What in Tarnation is Evaluability Assessment and Why Should We Care?
Posted by nnlmneo on July 7th, 2017
Posted in: Blog, Bloggers' Bookshelf, Practical Evaluation
Recently on Twitter I found a publication on evaluability assessment of impact evaluation. The tweet stated that an evaluability assessment would save time and money in the long run.
That’s good right? Evaluability was a new concept for me, so I read the small publication: Evaluability Assessment for Impact Evaluation: Guidance, Checklists and Decision Support, by Greet Peersman, Irene Guijt & Tiina Pasanen.

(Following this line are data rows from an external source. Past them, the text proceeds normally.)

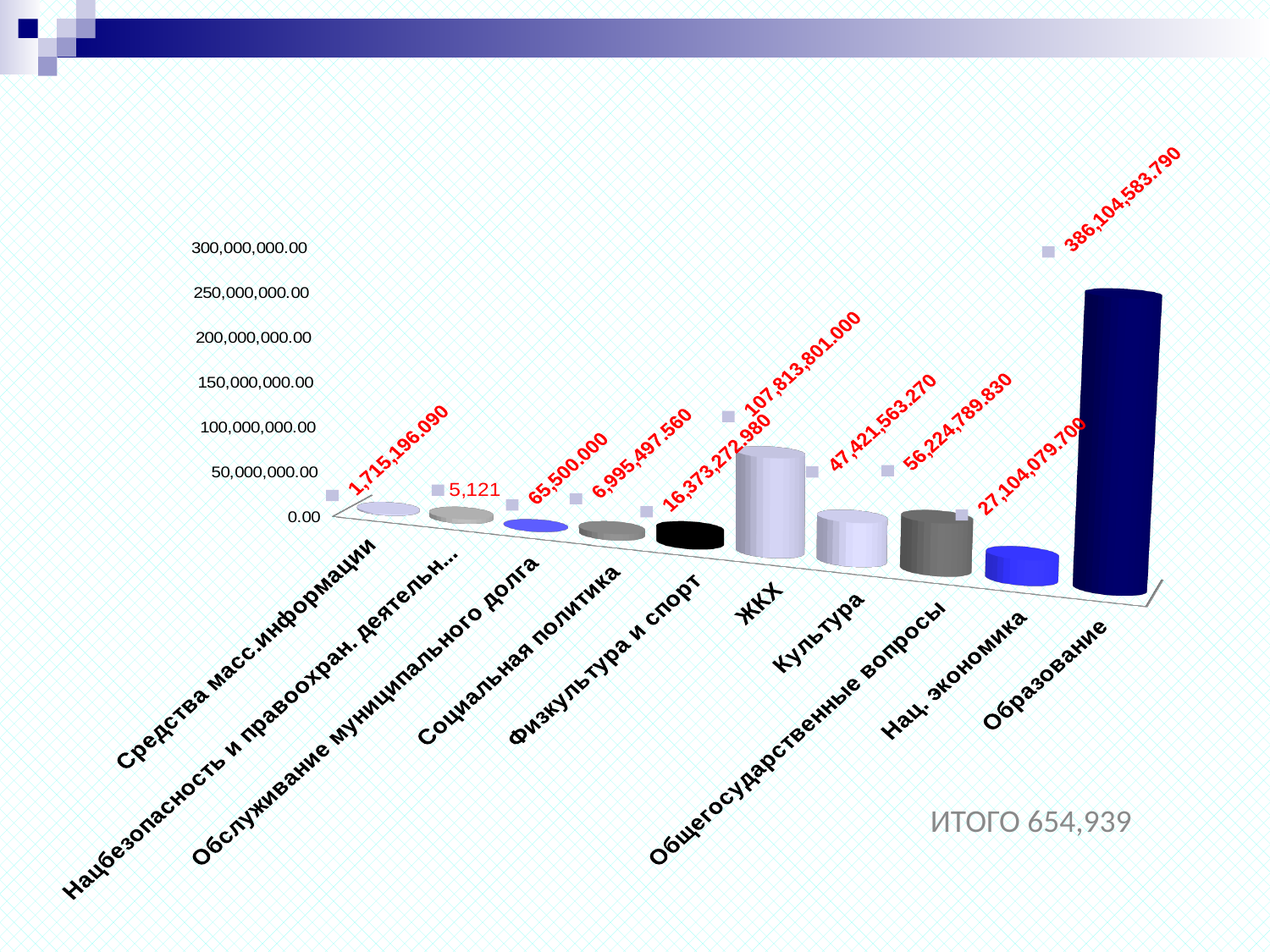
What is the value for Социальная политика? 6,995,497.560 Which is larger, the value for Культура or the value for Общегосударственные вопросы? Общегосударственные вопросы What kind of chart is shown on the slide? bar chart Is the value for ЖКХ greater or less than 150,000,000.00? less Which category has the lowest value? Обслуживание муниципального долга What is the value for Культура? 47,421,563.270 What is the value for Нац. экономика? 27,104,079.700 What is the difference between the values for ЖКХ and Общегосударственные вопросы? 51,589,011.170 How many categories are shown on the x axis? 10 What is the value for Образование? 386,104,583.790 Which category has the highest value? Образование What is the value for ЖКХ? 107,813,801.000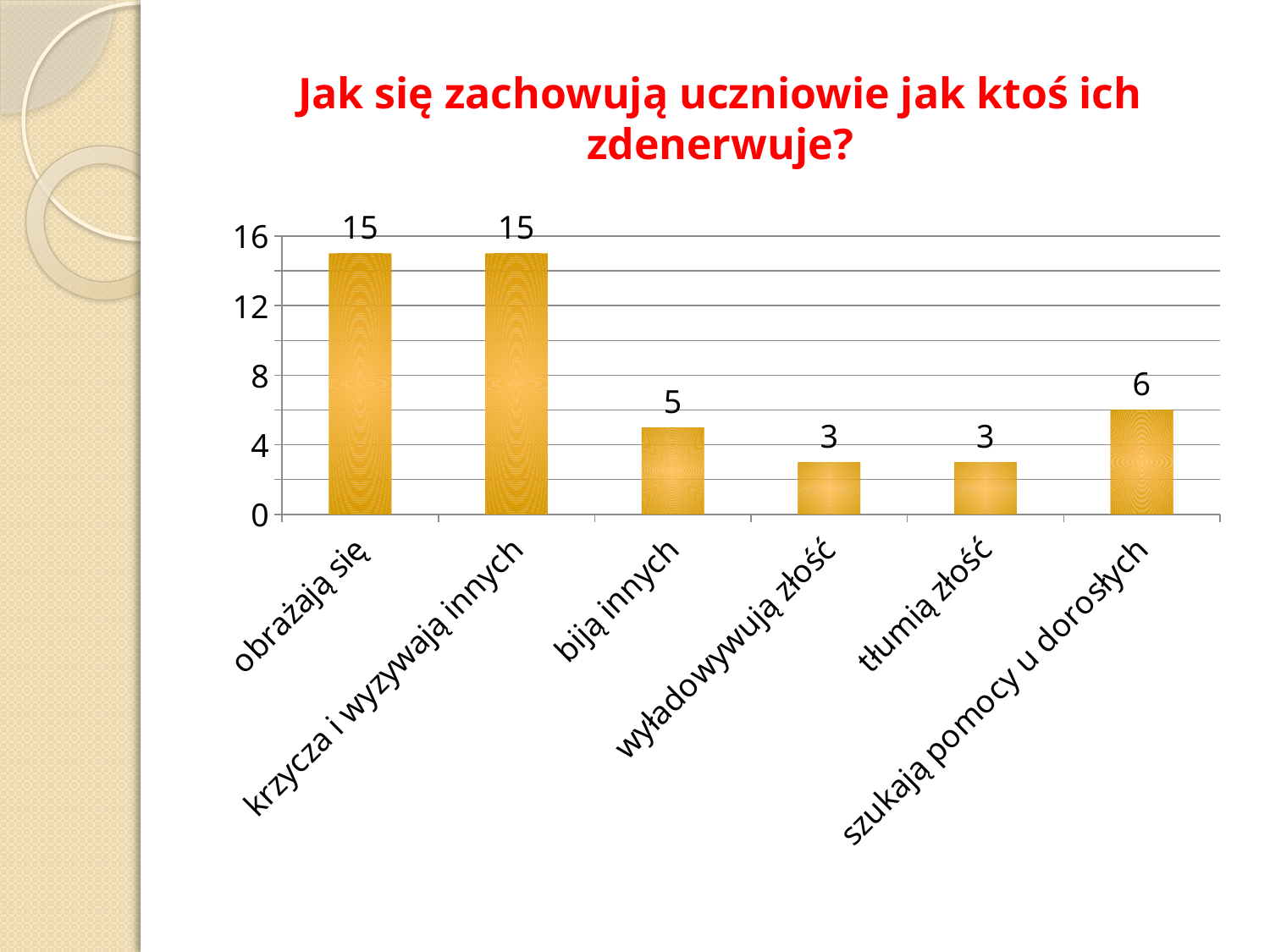
What is the value for "obrażają się"? 15 What is the value for "tłumią złość"? 3 Is the value for "krzycza i wyzywają innych" greater or less than 12? greater What is the title of the chart? Jak się zachowują uczniowie jak ktoś ich zdenerwuje? Which category has the lowest value, "biją innych" or "wyładowywują złość"? wyładowywują złość How many categories are shown on the x axis? 6 What is the difference between the values for "obrażają się" and "biją innych"? 10 What is the difference between the values for "szukają pomocy u dorosłych" and "tłumią złość"? 3 What kind of chart is shown on the slide? bar chart Which is larger, the value for "szukają pomocy u dorosłych" or the value for "biją innych"? szukają pomocy u dorosłych What is the value for "biją innych"? 5 What is the value for "szukają pomocy u dorosłych"? 6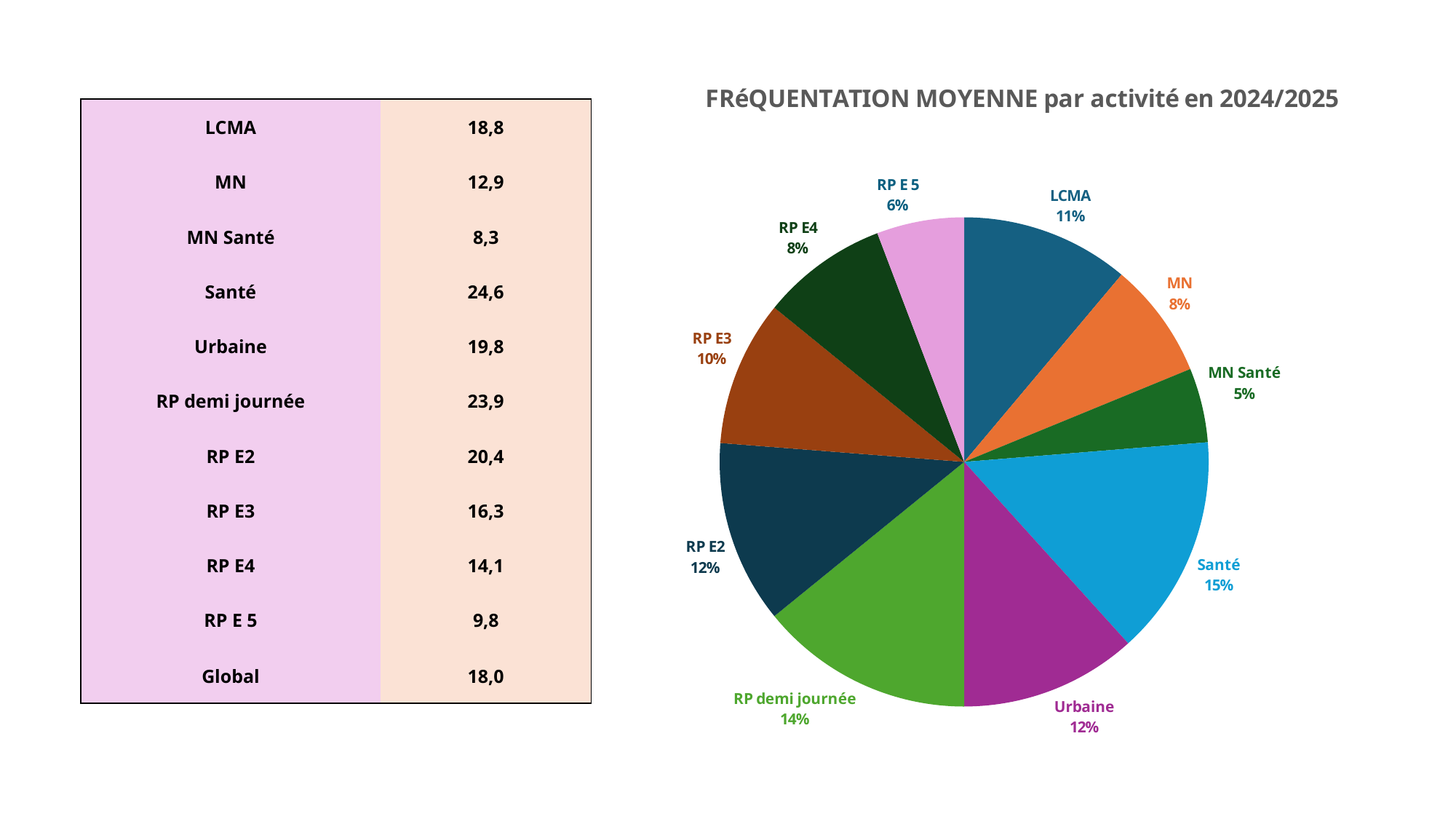
Which activity has the smallest slice of the pie? MN Santé What kind of chart is shown on the slide? Pie chart What percentage is shown for RP E 5? 6% What is the difference in percentage points between the Santé slice and the MN Santé slice? 10 percentage points How many slices does the pie chart have? 10 Which slice is larger, LCMA or RP E3? LCMA What percentage is shown for RP demi journée? 14% What is the title of the chart? FRéQUENTATION MOYENNE par activité en 2024/2025 Which activity has the largest slice of the pie? Santé What share of the pie does Santé represent? 15% What percentage is shown for RP E2? 12% What percentage is shown for MN Santé? 5%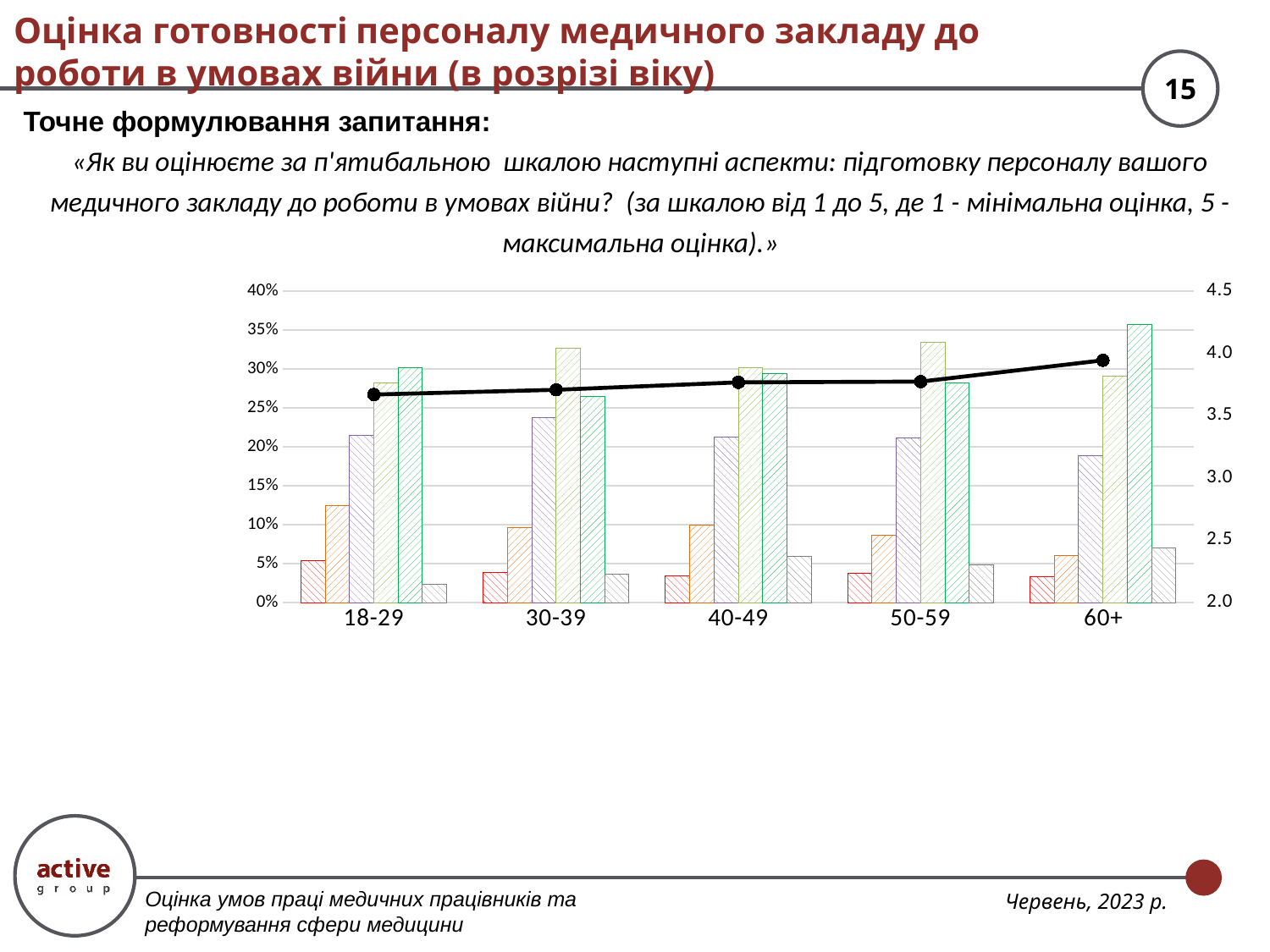
How many bars are plotted for each age group in the chart? 6 For which age group does the black line reach its highest point? 60+ What type of chart is shown on the slide? A combined bar and line chart Which age group contains the tallest bar in the whole chart? 60+ Is the tallest bar for the 60+ group greater or less than 30%? greater How many age groups are shown on the x axis of the chart? 5 Is the black line value for the 18-29 group greater or less than 4.0 on the right axis? less Is the black line value for the 60+ group greater or less than 3.5 on the right axis? greater For the 18-29 group, which is taller: the red (first) bar or the orange (second) bar? The orange (second) bar Does the black line rise or fall from the 18-29 group to the 60+ group? Rises What is the highest value shown on the left vertical axis of the chart? 40%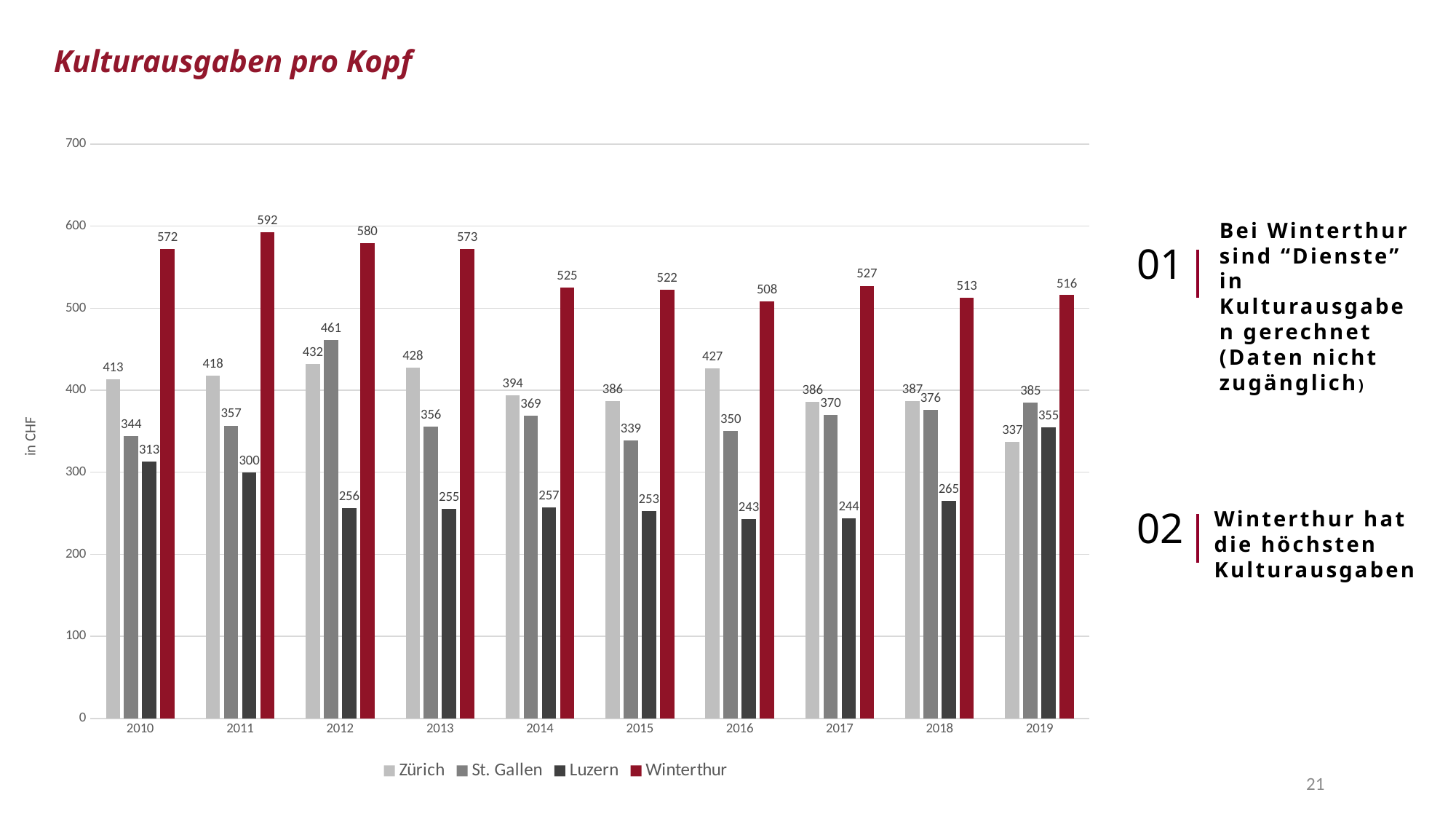
How many years are shown on the x axis? 10 In 2012, which is larger: the value for Zürich or for St. Gallen? St. Gallen Does the value for Winterthur rise or fall from 2011 to 2016? fall What is the difference between the Winterthur and Zürich values in 2010? 159 By how much did the Zürich value fall from 2010 to 2019? 76 In which year is the value for Luzern the lowest? 2016 What is the value for St. Gallen in 2019? 385 In which year is the value for Winterthur the highest? 2011 What kind of chart is shown on the slide? bar chart What is the value for Winterthur in 2011? 592 How many series does the legend list? 4 What is the value for Luzern in 2016? 243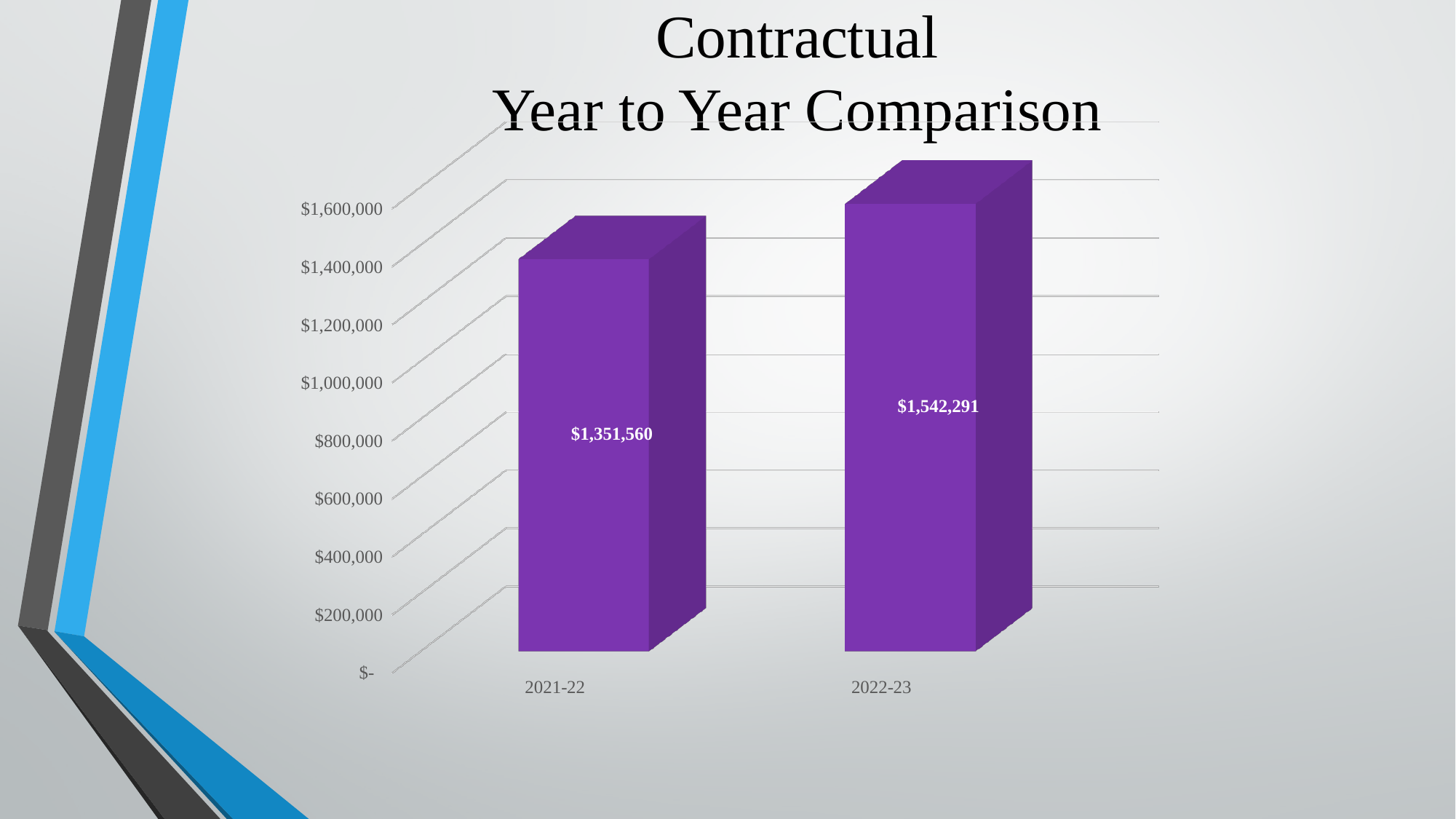
Is the value for 2021-22 larger or smaller than the value for 2022-23? smaller Which year has the higher contractual value? 2022-23 How many years are shown on the chart? 2 Is the value for 2022-23 greater or less than $1,400,000? greater What is the contractual value for 2021-22? $1,351,560 Which year has the lower contractual value? 2021-22 What is the title of the chart? Contractual Year to Year Comparison What is the difference between the 2022-23 and 2021-22 contractual values? $190,731 Is the value for 2021-22 greater or less than $1,600,000? less What kind of chart is shown on the slide? bar chart What is the contractual value for 2022-23? $1,542,291 Do the values rise or fall from 2021-22 to 2022-23? rise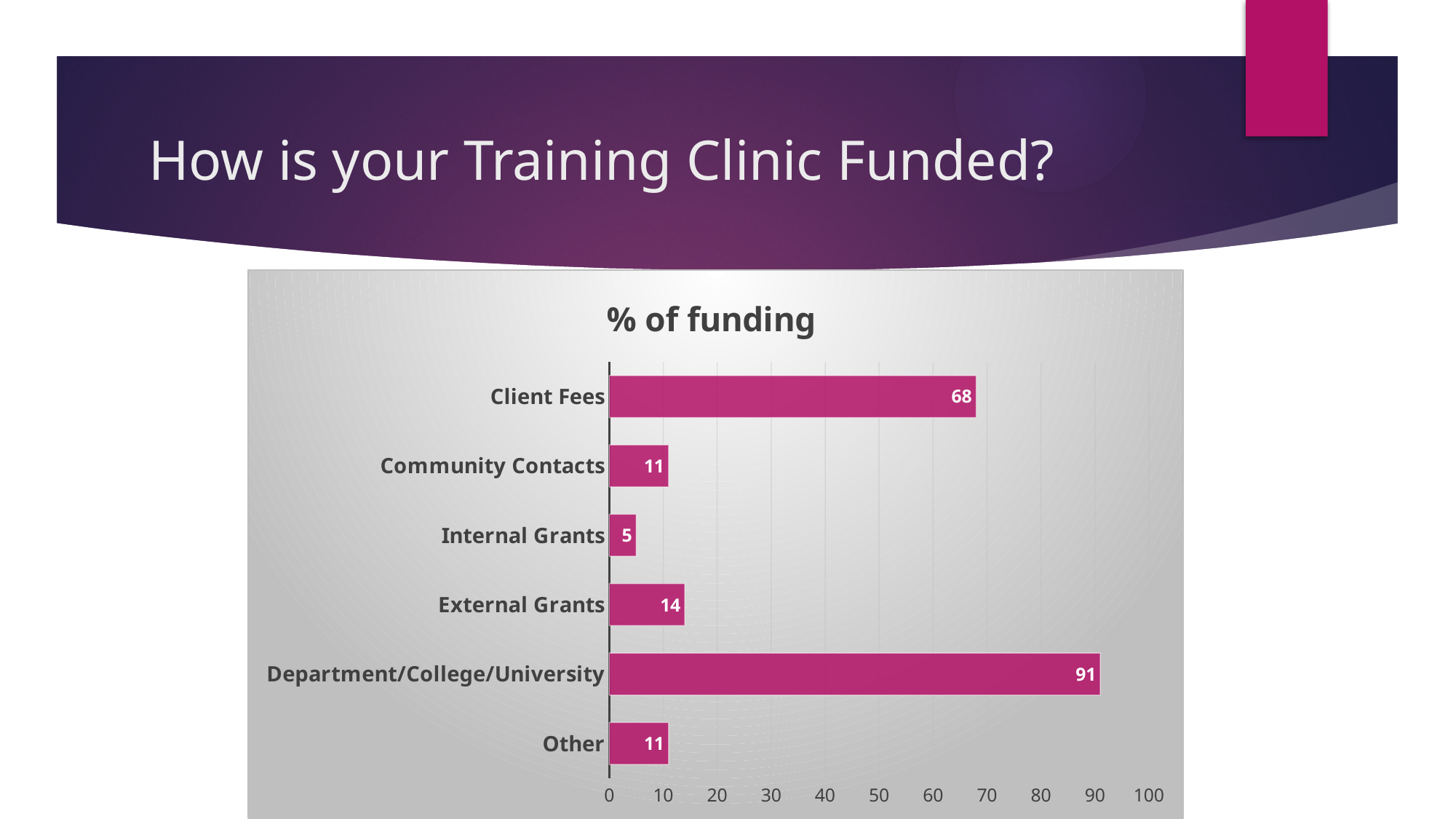
Is the value for Client Fees greater or less than 60? greater Which category has the highest value? Department/College/University What is the value for Internal Grants? 5 What is the value for Client Fees? 68 How many categories are shown in the chart? 6 What is the value for External Grants? 14 What is the title of the chart? % of funding What kind of chart is shown on the slide? bar chart Which is larger, the value for External Grants or the value for Community Contacts? External Grants What is the difference between the values for Department/College/University and Client Fees? 23 Which category has the lowest value? Internal Grants What is the value for Department/College/University? 91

Obviously, you can read it for yourself, but here are some of the things that I was happy to learn.
What is evaluability??? Essentially it is ‘the extent to which an activity or project can be evaluated in a reliable and credible fashion’ (from the Organisation for Economic Co-operation and Development – Development Assistance Committee).
Why do we want to assess evaluability?
- To catch any holes or errors in the logic of our evaluation plan – to ensure that our evaluation will effectively show the connection between the project and the impact or outcome we want to see.
- To design an evaluation that is valid, efficient and useful, thus preventing wasted time and resources.
- To ensure that the evaluation will do what the stakeholders need it to do in the long run.
When would an evaluability assessment take place? It would be most helpful to do an evaluability assessment as a part of your evaluation planning, before the project and data collection activities take place.
How does evaluability assessment affect outcomes-based evaluation?
The authors focus on three basic questions:
- Is it plausible to expect impact? Is it logical that what you are doing will lead to the outcomes you expect?
- Would an impact evaluation be useful and used? Have you clearly identified how the evaluation will be used by the stakeholders? Do your stakeholders find your evaluation methods credible?
- Is it feasible to assess or measure impact? Some outcomes data is really difficult and expensive to collect – can you reasonably expect people to collect the data that you want in the time frame that you need it? Is there good data that is already being collected that can be used? Is your evaluation plan within your budget?
I think we do many of these steps when planning our evaluations. But using a checklist to make sure that all of them are included is really helpful- and the authors provide a checklist and decision support tool at the end of the publication. It’s broken down so nicely that I added it to the NEO’s Tools and Resources page (under the Evaluation Planning tab).